[Part of a data file]
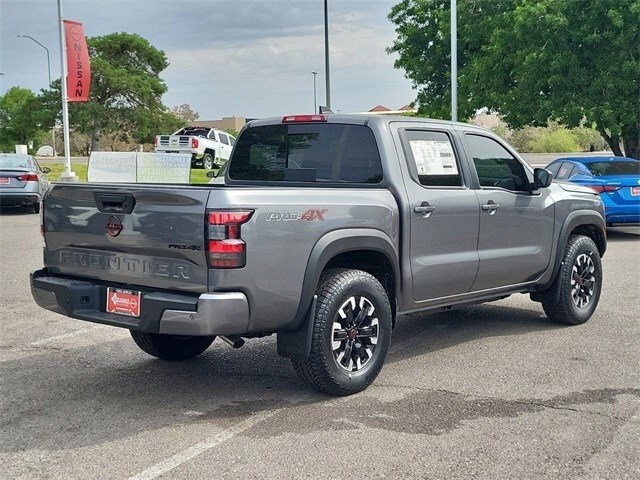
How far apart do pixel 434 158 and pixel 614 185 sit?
8966mm

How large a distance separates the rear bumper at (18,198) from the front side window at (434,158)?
1559cm

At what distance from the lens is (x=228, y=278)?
5031mm

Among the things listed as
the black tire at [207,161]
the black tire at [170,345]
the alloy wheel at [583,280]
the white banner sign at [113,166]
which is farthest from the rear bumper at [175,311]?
the black tire at [207,161]

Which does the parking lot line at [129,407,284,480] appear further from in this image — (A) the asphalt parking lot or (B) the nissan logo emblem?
(B) the nissan logo emblem

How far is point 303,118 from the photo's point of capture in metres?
6.65

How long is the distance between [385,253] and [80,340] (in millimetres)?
3104

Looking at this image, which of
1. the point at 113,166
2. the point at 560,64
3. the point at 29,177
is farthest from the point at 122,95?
the point at 560,64

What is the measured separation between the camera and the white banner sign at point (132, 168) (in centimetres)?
2448

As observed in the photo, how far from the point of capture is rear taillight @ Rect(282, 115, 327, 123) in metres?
6.57

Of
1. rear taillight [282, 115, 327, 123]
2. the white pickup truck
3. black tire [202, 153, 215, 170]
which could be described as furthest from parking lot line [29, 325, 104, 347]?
black tire [202, 153, 215, 170]

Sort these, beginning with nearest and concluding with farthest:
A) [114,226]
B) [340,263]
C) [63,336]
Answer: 1. [114,226]
2. [340,263]
3. [63,336]

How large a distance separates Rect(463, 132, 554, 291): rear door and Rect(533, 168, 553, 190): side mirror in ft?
0.24

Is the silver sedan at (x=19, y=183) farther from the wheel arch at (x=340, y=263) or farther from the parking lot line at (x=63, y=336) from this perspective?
the wheel arch at (x=340, y=263)

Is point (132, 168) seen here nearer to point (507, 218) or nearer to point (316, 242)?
point (507, 218)
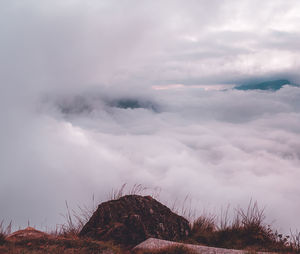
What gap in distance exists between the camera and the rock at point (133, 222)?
7719mm

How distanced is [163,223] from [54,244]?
283cm

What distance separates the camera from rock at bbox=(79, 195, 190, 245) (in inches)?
304

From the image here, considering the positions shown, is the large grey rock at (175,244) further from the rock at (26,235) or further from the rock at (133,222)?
the rock at (26,235)

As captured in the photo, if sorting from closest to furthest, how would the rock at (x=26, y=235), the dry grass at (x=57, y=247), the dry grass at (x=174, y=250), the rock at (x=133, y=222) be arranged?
the dry grass at (x=57, y=247) → the dry grass at (x=174, y=250) → the rock at (x=26, y=235) → the rock at (x=133, y=222)

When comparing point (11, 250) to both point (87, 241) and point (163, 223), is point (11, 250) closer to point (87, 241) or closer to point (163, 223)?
point (87, 241)

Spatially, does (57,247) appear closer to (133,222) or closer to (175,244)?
(133,222)

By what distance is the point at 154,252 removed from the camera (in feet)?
21.1

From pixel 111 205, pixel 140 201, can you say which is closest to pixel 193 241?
pixel 140 201

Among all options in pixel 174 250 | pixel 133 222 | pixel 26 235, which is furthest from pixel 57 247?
pixel 174 250

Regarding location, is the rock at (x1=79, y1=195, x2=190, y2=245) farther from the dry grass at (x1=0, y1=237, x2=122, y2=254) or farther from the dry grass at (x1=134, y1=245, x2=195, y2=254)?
the dry grass at (x1=134, y1=245, x2=195, y2=254)

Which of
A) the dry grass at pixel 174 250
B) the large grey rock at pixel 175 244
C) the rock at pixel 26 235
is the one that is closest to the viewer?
the dry grass at pixel 174 250

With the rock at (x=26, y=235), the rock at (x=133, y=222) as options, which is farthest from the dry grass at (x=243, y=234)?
the rock at (x=26, y=235)

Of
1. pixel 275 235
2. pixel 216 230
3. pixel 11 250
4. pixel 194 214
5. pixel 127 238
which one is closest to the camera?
pixel 11 250

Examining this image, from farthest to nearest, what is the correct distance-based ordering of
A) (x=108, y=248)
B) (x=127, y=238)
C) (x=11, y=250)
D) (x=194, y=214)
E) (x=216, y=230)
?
(x=194, y=214) < (x=216, y=230) < (x=127, y=238) < (x=108, y=248) < (x=11, y=250)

[What the task requires]
With the pictures omitted, reproduce the records in full and exactly.

[Response for this exercise]
How far apart do pixel 434 158 and pixel 614 185 sit?
8966mm

How large a distance separates the rear bumper at (18,198) from the front side window at (434,158)?
1559cm

At what distance from the lens is (x=228, y=278)?
5031mm

Among the things listed as
the black tire at [207,161]
the black tire at [170,345]
the alloy wheel at [583,280]
the white banner sign at [113,166]
which is farthest from the rear bumper at [175,311]?
the black tire at [207,161]

Which does the parking lot line at [129,407,284,480] appear further from in this image — (A) the asphalt parking lot or (B) the nissan logo emblem?
(B) the nissan logo emblem

How far is point 303,118 from the photo's point of capture in metres?
6.65

How long is the distance between [385,253] and [80,340] (in millimetres)?
3104

Looking at this image, which of
1. the point at 113,166
2. the point at 560,64
3. the point at 29,177
is farthest from the point at 122,95?
the point at 560,64

What is the measured separation between the camera and the white banner sign at point (132, 168) (in centimetres)?
2448

As observed in the photo, how far from the point of capture is rear taillight @ Rect(282, 115, 327, 123) in metres?
6.57

Of
1. rear taillight [282, 115, 327, 123]
2. the white pickup truck
3. black tire [202, 153, 215, 170]
which could be described as furthest from parking lot line [29, 325, 104, 347]?
black tire [202, 153, 215, 170]

Sort these, beginning with nearest and concluding with farthest:
A) [114,226]
B) [340,263]
C) [63,336]
Answer: 1. [114,226]
2. [340,263]
3. [63,336]

How large a distance separates Rect(463, 132, 554, 291): rear door and Rect(533, 168, 553, 190): side mirror in ft?
0.24

Is the silver sedan at (x=19, y=183) farther from the wheel arch at (x=340, y=263) or farther from the parking lot line at (x=63, y=336) from this perspective?
the wheel arch at (x=340, y=263)

Is point (132, 168) seen here nearer to point (507, 218) or nearer to point (316, 242)?
point (507, 218)
What gap in distance exists between the camera and the rock at point (133, 222)?
7719mm

How distanced is [163,223] from [54,244]?
283cm

What distance separates the camera from rock at bbox=(79, 195, 190, 245) (in inches)?
304

From the image here, considering the positions shown, is the large grey rock at (175,244) further from the rock at (26,235) or further from the rock at (133,222)?
the rock at (26,235)

As captured in the photo, if sorting from closest to furthest, how would the rock at (x=26, y=235), the dry grass at (x=57, y=247), the dry grass at (x=174, y=250), the rock at (x=133, y=222) be arranged?
the dry grass at (x=57, y=247) → the dry grass at (x=174, y=250) → the rock at (x=26, y=235) → the rock at (x=133, y=222)

When comparing point (11, 250) to both point (87, 241) and point (163, 223), is point (11, 250) closer to point (87, 241) or closer to point (163, 223)?
point (87, 241)

Spatially, does (57,247) appear closer to (133,222) or closer to (175,244)?
(133,222)

By what distance is the point at 154,252 removed from the camera (in feet)?
21.1

From pixel 111 205, pixel 140 201, can you say which is closest to pixel 193 241?
pixel 140 201

Among all options in pixel 174 250 | pixel 133 222 | pixel 26 235, which is furthest from pixel 57 247?
pixel 174 250

Regarding location, is the rock at (x1=79, y1=195, x2=190, y2=245) farther from the dry grass at (x1=0, y1=237, x2=122, y2=254) or farther from the dry grass at (x1=134, y1=245, x2=195, y2=254)?
the dry grass at (x1=134, y1=245, x2=195, y2=254)

Which of
A) the dry grass at pixel 174 250
B) the large grey rock at pixel 175 244
C) the rock at pixel 26 235
is the one that is closest to the viewer?
the dry grass at pixel 174 250

With the rock at (x=26, y=235), the rock at (x=133, y=222) as options, which is farthest from the dry grass at (x=243, y=234)?
the rock at (x=26, y=235)

Of
1. pixel 275 235
2. pixel 216 230
3. pixel 11 250
4. pixel 194 214
5. pixel 127 238
which one is closest to the camera?
pixel 11 250

Examining this image, from farthest to nearest, what is the correct distance-based ordering of
A) (x=108, y=248)
B) (x=127, y=238)
C) (x=11, y=250)
D) (x=194, y=214)
E) (x=216, y=230)
?
(x=194, y=214) < (x=216, y=230) < (x=127, y=238) < (x=108, y=248) < (x=11, y=250)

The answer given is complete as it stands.